Und nun eine neue Enttäuschung. Ich werde auch in Deutschland immer wieder übergangen. Warum? Wegen meiner Annäherung an den idealistischen Standpunkt? Man kommt ja unglaublich klug am besten vorwärts, wenn man sich laut und wahrnehmlich zum Positivismus bekennt. In Tübingen ist Haas wegen seiner Schlaganfälle vor einiger Zeit zurückgetreten. Auch dort bin ich übergangen worden. Auf der Liste steht an 1. Stelle Winkler (!). Vossler der mir dies mitteilte, schrieb dazu: „ein Schwabenstreich”, nur Spitzer meint, es sei in Deutschland heute so, daß auch die dümmsten genommen werden. Für Winkler haben sich eben Gamillscheg und sein Lehrer Becker eingesetzt. Ferner stehen auf der Liste Rohlfs und Krüger. Was man mir gelegentlich schon vorgeworfen hat, einseitige Beschäftigung mit Mundartenstudium, scheint gegen andere nicht zu sprechen. Ohne daß ich etwa Rohlfs’ Tüchtigkeit in Zweifel ziehen möchte­, bedrückt es mich doch, daß der Jüngere und später Habilitierte mir vorgezogen wird. Und ich glaube doch dargetan zu haben, daß ich nicht so einseitig bin, wie man mich manchmal hinstellen möchte. Vor wenigen Wochen erst ist mein drittes Buch |2| über „Das altfranzösische Epos. Zur Stilgeschichte und inneren Form der Gotik” herausgekommen.1 Zu spät! Es hat mir auch nichts genützt. Ich habe mich eben im Falle Tübingen überzeugen können, daß die Berufungskommissionen an sich wohl fast immer völlig urteilslos sind und daß es einzig auf persönliche Empfehlungen ankommt. ich bin aber völlig isoliert, niemand wird gegebenenfalls für mich eintreten. Mein Lehrer Meyer-Lübke betrachtet meine „Sprachw. u. Zeitgeist” als einen Abfall und sie war mir nie recht grün.2 Vossler aber hat gar keinen Einfluß, da er nicht einmal Lerch weiterbringt. Ich muß sagen, ich sehe der Zukunft mit Sorgen entgegen, denn meine Stellung in Freiburg ist alles andere als eine Lebensstellung: meine Bezüge stammen aus dem Ital. Lektorat. Die Bemühungen Hess’, mir ein bezahltes Extraordinariat zu verschaffen, sind nicht durchgedrungen zufolge von Finanzknappheit in Baden.
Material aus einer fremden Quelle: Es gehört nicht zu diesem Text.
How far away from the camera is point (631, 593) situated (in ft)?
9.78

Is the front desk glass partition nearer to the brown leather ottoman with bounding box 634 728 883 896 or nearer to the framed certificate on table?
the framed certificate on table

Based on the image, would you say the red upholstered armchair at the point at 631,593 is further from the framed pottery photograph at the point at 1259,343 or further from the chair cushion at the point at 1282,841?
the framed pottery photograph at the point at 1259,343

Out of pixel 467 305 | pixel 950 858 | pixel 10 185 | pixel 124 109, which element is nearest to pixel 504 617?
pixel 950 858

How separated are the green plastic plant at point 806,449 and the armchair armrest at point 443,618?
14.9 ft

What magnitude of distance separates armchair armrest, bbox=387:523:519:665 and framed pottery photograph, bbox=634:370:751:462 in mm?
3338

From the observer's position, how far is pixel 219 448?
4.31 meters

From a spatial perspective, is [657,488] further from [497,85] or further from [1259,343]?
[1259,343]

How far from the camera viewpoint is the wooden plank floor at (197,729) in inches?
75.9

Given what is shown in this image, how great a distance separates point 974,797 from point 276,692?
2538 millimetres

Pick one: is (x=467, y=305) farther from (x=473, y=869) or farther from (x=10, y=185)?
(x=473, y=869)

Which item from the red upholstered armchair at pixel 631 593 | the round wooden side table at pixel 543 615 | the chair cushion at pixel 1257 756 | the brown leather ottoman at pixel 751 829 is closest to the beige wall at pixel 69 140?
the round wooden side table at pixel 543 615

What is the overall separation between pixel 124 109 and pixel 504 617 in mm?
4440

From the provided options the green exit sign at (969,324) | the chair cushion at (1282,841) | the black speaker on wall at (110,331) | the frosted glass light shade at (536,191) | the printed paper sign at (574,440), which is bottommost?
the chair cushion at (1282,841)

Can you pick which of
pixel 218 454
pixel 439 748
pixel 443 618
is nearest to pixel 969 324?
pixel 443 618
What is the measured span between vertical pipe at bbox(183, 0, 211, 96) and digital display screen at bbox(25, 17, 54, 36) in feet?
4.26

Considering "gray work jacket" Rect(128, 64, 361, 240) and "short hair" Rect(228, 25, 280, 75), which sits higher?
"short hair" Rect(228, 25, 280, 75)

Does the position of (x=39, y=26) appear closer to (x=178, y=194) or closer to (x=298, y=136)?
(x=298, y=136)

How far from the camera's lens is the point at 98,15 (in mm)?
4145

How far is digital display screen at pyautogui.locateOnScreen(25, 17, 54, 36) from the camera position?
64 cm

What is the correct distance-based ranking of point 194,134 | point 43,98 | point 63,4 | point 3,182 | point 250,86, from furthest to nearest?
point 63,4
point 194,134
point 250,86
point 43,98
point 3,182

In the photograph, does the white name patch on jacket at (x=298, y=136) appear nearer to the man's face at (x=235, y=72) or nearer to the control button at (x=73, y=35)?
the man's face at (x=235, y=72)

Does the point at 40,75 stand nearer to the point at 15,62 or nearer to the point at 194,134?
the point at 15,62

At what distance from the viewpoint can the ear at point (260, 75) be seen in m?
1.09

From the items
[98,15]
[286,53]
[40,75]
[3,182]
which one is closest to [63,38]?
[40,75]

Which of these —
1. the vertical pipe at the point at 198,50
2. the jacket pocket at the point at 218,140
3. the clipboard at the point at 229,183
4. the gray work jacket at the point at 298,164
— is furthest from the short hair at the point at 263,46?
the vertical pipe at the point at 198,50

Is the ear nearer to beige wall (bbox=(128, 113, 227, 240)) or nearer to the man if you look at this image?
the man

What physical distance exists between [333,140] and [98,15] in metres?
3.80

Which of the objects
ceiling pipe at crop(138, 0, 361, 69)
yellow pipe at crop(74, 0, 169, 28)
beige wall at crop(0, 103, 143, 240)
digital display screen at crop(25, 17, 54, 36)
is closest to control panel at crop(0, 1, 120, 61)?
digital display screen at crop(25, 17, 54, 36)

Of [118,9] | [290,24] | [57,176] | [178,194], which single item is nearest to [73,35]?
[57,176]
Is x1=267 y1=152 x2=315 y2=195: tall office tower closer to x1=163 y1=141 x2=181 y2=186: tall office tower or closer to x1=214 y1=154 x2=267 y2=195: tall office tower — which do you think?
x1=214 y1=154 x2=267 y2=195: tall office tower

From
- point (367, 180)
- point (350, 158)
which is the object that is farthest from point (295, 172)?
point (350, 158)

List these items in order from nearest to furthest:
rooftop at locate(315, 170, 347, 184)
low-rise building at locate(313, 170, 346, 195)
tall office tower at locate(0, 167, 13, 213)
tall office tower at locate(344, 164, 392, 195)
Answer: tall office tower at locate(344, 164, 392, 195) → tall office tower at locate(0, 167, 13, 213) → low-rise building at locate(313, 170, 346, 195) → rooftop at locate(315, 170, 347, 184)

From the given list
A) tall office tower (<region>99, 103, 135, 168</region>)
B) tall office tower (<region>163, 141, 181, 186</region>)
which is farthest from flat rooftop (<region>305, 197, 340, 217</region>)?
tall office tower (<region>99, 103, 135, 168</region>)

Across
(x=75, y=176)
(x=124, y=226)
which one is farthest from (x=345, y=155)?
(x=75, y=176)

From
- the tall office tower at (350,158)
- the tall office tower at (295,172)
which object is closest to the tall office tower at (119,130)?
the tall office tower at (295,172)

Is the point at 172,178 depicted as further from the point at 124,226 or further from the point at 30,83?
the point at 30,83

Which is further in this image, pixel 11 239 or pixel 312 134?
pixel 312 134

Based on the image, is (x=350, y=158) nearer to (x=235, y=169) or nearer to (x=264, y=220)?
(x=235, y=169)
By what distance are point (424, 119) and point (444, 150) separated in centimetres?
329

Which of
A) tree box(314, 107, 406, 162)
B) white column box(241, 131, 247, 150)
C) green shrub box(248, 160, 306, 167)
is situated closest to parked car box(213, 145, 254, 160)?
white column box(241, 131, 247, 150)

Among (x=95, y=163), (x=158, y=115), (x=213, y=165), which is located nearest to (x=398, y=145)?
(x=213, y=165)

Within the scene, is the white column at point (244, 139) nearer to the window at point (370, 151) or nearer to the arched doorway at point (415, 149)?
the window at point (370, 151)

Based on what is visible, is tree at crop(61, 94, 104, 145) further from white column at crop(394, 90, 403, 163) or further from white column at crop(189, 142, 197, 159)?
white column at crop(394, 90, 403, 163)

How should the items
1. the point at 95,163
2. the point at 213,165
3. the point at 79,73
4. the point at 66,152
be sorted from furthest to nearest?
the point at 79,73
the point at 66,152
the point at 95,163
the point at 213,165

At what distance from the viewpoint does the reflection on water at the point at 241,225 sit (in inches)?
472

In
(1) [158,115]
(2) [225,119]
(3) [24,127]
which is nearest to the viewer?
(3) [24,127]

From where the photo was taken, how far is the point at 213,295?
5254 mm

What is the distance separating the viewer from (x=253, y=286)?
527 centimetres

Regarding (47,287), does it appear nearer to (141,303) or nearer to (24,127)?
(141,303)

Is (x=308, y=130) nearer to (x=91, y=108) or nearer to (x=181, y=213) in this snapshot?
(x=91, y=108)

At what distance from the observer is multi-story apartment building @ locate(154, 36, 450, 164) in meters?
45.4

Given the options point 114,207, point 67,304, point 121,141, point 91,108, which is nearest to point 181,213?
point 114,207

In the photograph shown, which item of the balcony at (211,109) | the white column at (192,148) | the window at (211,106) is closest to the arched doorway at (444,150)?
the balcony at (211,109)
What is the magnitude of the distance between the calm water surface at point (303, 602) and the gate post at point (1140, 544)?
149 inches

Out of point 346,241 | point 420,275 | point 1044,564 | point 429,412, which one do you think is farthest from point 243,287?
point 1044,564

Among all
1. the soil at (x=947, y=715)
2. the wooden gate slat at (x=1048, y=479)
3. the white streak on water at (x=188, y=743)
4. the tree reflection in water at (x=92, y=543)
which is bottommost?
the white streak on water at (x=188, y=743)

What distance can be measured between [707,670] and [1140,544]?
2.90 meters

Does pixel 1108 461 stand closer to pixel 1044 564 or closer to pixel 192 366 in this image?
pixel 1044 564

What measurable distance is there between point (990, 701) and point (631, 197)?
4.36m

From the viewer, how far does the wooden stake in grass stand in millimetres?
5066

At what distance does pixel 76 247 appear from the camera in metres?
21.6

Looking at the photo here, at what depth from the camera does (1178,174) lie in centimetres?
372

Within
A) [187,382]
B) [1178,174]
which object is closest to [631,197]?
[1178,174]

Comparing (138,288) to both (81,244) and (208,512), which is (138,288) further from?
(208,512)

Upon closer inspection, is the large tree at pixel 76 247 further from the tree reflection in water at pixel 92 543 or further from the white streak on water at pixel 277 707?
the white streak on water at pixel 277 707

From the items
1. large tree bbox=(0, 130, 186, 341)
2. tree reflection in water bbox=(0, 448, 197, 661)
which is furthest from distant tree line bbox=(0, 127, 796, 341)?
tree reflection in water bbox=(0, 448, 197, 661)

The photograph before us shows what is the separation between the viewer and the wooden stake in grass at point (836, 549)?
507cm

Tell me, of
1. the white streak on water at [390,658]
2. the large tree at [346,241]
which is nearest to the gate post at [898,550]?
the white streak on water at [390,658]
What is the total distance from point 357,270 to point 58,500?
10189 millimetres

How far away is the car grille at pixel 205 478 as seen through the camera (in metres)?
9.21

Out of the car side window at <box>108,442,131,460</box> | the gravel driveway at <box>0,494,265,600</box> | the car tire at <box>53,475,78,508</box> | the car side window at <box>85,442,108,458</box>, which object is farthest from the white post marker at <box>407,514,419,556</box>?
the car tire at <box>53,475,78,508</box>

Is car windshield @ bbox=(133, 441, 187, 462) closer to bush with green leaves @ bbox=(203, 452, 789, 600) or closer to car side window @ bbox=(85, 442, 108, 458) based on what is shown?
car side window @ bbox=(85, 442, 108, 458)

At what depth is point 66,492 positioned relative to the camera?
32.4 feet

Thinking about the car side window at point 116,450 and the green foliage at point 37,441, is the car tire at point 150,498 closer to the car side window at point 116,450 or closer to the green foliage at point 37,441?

Aller Voraussicht nach wird also Winkler von Innsbruck nach Tübingen gehen. Nach dem jetzigen Stand der Dinge hätte ich dann dort trotzdem keine Aussichten, falls die voriges Jahr gemachte Liste in Kraft tritt (1. Brüch, 2. Urtel, 3. von Wartburg). Macht man aber eine neue Liste, da das Ministerium ja doch keine zwei Professuren mehr in Innsbruck unterhalten wird, so werden wahrscheinlich Winkler und Gamillscheg wieder gegen mich arbeiten. Warum nur? Sie schrieben mir z.Zt., wenn Garnter noch lebte, hätten Sie ein Wort für mich einlegen können. Haben Sie nicht doch noch irgendwelche Beziehungen in Innsbruck, etwa den Germanisten Schatz oder den Sprachvergleicher Kalinka? Und wenn ja, dürfte ich Sie bitten, ein Wortlein für mich zu verwenden? Verzeihen Sie, daß ich Sie mit dieser Bitte belästige. Ich täte es nicht, wenn ich noch das geringste Vertrauen darauf hätte, daß in akademischen Dingen sich die Machtlosigkeit durchsetzt. Jedenfalls würden Sie mich zu sehr großem Dank verpflichten.

Da auch noch rein menschliche Enttäuschungen in den letzten Wochen über mich gekommen sind, war ich in letzter Zeit mit den Nerven so herunter, daß ich von der geplanten Studienreise nach Frankreich zunächst für einige Tage Erholung suche. Dann will ich über Dijon nach Paris und vielleicht am Ende noch nach Südfrankreich und Spanien.

In steter Verehrung

Ihr sehr ergebener

FriedSchürr


1 Schürr (1926) .

2 Das „sie” bezieht sich wohl auf Meyer-Lübkes Frau, die starken und nicht immer erfreulichen Einfluß auf ihren Mann hatte.